Si le premier album avait bénéficié d’une excellente promotion et d’un relatif succès d’estime plutôt que commercial (les temps sont durs pour tous), le groupe qui était passé de
Metal Blade à Trepan Records n’avait pas eu la chance d’avoir autant de soutien pour le très anecdotique "Destructive by Nature" sorti il y a deux ans, ayant permis à peine quelques concerts en ouverture de
Gojira et une poignée de copies écoulées. Trois ans plus tard et un nouveau label avec,
One-Way Mirror sort "
Capture" et espère probablement sortir de son anonymat pour enfin exploser comme son destin semblait le prédire à sa formation. Les choses sont pourtant (très) loin d’être gagnées.
Autant le dire directement : absolument rien n’a changé. Le groupe est scrupuleusement le même qu’il y a trois ans, le son est identique et les compositions sont toujours aussi peu personnelles, s’enfonçant dans une modernité sonore de chaque instant assommante d’effets de style et d’explosions mais sans une once de génie comme pourraient l’avoir
Gojira,
Devin Townsend,
Soilwork ou TesseracT ; à savoir des groupes tous différents mais dont on sent ici et là les influences sans jamais en toucher la personnalité si particulière.
De "Stinkin’ of Gold" à "The Clock is Ticking" en passant par "
Confusion Core", nous avons toujours le droit à la même soupe, à savoir une intro à la basse ou cybernétique, un chant clair exécrable et sans relief, un chant hurlé gonflé aux infrabasses, des riffs aussi inconsistants que peut une crème pâtissière industrielle et surtout une double pédale là pour renforcer la puissance certes existante mais vaine du groupe. On peut être chauvin et vouloir protéger et/ou défendre les groupes de notre contrée mais il faut bien avouer que, encore une fois, il n’y a pas grand-chose à sauver. Guillaume utilise de plus en plus sa voix sursaturée dans un vocodeur à l’instar de
Corey Taylor dans Slipknot (avec des refrains s’en rapprochant parfois d’ailleurs) et si l’effet est original et intéressant une fois, il devient insupportable utilisé à longueur d’album.
On aurait même pu croire à un morceau volontairement provocateur et gentiment taquin avec "Fuck your Autotune" (de plus en plus répandu aujourd’hui) mais malheureusement, le groupe propose encore un morceau identique au reste, sensiblement plus belliqueux mais toujours aussi superficiel et lisse.
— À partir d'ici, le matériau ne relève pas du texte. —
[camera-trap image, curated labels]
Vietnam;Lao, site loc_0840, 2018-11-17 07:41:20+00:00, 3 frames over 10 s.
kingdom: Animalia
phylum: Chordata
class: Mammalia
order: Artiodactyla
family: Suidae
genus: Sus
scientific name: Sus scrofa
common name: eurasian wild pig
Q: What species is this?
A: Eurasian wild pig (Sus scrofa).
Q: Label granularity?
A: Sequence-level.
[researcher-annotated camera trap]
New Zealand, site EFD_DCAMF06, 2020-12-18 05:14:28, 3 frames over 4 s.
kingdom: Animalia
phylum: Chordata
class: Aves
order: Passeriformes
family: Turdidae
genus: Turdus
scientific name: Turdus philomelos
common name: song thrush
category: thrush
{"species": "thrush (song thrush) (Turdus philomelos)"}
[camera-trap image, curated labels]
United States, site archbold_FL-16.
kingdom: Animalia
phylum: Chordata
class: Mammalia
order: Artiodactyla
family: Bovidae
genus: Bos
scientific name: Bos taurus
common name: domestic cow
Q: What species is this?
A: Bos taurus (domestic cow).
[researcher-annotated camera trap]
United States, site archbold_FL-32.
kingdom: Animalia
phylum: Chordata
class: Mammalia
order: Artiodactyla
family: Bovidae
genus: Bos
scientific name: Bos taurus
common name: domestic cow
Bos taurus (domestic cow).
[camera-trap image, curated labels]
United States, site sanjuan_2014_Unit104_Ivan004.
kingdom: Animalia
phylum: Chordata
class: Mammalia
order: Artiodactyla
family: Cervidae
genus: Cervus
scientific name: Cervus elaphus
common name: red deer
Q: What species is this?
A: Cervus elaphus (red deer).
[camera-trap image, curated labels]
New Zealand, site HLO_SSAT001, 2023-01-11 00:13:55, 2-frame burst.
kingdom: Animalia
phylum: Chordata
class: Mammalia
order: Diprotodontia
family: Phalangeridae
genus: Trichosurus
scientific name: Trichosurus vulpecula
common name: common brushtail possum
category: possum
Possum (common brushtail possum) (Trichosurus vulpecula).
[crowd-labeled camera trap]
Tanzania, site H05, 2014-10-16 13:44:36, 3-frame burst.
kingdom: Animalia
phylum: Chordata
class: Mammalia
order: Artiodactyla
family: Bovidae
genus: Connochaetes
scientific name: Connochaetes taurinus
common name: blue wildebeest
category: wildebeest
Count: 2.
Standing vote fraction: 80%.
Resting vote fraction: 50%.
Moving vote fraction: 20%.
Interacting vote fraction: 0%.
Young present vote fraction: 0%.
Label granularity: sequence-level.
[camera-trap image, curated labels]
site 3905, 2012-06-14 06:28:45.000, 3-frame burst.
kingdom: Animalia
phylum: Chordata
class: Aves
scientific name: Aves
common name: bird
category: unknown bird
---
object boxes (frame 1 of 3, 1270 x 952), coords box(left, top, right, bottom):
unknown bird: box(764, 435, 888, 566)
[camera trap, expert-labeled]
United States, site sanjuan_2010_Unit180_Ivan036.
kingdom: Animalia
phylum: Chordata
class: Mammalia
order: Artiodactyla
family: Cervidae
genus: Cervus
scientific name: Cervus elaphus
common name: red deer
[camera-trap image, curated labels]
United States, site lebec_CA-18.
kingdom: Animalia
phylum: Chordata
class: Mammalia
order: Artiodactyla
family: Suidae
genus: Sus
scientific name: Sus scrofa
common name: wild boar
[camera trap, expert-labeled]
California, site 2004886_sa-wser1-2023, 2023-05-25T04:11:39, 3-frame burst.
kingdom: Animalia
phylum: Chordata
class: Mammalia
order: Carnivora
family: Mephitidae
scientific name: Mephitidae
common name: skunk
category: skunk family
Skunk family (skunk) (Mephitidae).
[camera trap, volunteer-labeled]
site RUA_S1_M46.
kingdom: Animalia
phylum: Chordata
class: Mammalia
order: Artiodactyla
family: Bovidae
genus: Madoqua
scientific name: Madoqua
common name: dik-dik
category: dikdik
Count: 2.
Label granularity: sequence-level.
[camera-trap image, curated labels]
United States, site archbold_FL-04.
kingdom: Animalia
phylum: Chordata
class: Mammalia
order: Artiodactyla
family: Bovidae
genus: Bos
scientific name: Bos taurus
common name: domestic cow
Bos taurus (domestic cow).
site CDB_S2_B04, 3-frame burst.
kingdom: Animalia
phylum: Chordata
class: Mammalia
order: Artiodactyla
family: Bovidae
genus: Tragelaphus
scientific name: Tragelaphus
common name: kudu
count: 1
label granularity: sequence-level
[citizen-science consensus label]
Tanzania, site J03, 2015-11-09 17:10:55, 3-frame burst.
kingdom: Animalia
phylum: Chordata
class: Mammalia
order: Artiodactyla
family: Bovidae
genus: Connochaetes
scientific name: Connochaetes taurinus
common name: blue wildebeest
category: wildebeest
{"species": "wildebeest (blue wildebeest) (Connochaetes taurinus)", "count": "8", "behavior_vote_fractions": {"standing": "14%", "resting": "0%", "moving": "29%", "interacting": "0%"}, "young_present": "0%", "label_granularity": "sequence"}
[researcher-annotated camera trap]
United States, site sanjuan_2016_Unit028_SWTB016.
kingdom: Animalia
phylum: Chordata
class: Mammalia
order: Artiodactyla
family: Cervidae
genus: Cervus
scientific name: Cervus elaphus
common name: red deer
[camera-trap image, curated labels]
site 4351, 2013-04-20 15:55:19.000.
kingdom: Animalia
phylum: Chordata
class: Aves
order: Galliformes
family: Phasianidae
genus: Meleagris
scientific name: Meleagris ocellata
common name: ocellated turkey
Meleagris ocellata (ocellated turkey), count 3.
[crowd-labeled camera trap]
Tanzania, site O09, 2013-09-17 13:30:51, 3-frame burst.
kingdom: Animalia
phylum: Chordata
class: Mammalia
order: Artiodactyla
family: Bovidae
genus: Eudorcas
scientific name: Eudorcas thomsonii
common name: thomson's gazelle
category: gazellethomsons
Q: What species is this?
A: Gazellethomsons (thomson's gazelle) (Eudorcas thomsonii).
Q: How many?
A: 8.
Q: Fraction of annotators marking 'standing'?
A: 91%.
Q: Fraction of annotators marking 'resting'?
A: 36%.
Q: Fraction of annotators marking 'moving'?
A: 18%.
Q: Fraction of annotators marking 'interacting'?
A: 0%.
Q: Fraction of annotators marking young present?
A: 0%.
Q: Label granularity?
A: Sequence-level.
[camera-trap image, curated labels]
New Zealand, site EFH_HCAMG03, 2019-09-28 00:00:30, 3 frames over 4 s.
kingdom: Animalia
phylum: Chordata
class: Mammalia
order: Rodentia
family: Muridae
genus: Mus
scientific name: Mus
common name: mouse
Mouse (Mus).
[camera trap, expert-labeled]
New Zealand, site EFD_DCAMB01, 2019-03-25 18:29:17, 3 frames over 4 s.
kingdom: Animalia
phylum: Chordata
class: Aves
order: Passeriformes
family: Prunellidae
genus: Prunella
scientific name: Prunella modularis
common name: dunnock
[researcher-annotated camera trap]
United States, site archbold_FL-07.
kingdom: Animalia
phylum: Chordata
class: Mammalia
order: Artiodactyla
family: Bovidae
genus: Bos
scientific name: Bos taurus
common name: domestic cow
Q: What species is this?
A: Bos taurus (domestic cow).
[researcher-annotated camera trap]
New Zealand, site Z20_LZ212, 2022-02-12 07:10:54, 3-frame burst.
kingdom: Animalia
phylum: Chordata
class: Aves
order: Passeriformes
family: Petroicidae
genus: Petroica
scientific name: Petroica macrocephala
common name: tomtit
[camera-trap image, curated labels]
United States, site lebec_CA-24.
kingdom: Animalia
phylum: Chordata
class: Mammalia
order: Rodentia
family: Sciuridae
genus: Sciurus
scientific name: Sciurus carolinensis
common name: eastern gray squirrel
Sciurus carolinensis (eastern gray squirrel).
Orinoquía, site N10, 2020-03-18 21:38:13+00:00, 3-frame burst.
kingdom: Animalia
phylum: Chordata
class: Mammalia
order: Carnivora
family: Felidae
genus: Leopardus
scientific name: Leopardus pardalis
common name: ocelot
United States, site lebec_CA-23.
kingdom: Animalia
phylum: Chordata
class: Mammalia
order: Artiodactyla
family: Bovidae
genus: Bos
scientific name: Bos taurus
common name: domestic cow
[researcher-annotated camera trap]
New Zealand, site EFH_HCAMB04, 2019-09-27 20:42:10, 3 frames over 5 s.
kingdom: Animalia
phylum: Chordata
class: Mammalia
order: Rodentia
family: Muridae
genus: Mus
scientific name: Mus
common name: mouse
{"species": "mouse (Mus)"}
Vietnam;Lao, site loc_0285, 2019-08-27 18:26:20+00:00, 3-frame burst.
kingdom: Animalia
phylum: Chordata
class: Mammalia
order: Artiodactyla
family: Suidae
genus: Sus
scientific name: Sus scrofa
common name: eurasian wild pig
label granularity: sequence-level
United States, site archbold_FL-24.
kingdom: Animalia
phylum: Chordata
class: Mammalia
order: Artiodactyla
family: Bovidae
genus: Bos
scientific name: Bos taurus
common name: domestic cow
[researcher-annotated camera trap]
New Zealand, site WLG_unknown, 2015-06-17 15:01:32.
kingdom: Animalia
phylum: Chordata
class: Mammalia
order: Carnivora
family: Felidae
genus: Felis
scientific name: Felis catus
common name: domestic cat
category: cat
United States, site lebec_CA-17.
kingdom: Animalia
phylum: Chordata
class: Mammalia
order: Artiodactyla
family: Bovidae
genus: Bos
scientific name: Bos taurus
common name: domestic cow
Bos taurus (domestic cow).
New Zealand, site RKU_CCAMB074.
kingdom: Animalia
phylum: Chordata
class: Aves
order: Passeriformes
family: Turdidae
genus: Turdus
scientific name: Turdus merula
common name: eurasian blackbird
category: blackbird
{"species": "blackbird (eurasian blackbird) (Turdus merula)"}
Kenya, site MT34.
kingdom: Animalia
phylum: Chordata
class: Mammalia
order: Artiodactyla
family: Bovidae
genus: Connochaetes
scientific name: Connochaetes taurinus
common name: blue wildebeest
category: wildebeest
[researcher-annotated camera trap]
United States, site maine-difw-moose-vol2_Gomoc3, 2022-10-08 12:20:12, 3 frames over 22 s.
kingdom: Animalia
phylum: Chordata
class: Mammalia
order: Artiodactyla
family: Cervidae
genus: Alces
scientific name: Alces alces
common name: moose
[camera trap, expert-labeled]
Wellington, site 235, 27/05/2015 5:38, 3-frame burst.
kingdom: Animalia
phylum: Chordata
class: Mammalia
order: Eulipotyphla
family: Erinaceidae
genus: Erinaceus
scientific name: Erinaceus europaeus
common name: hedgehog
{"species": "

Idem, nous aurions pu avoir espoir que la reprise osée de "
Lady Marmalade" soit une réussite en soi, un peu comme
Firewind a repris "
Maniac",
Adagio "Fame" (même si j’ai quelques réserves sur celle-ci), ou encore
Edguy "La Marche des Gendarmes" : c’est-à-dire un délire assumé mais musicalement intéressant et surtout fun. Rien de tout ça ici, où le groupe fait comme d’habitude, à savoir des tonnes d’effets et de samples exaspérants pour les fameux « Voulez-vous coucher avec moi ce soir ? » mais sans second degré, sans humour si bien que l’ensemble en devient complètement ridicule. Dommage parce qu’on aurait au moins pu retenir cette reprise de Patti Labelle comme l’idée réussie de
Capture. Perdu.
Rien de bien neuf sous le soleil de
One-Way Mirror. Ceux qui aimait, qui ne sont pas très difficile ni prise de têtes prendront peut-être du plaisir (tout le monde n’est pas difficile) et les autres continueront de fustiger ce manque d’investissement, de spontanéité et de naturel.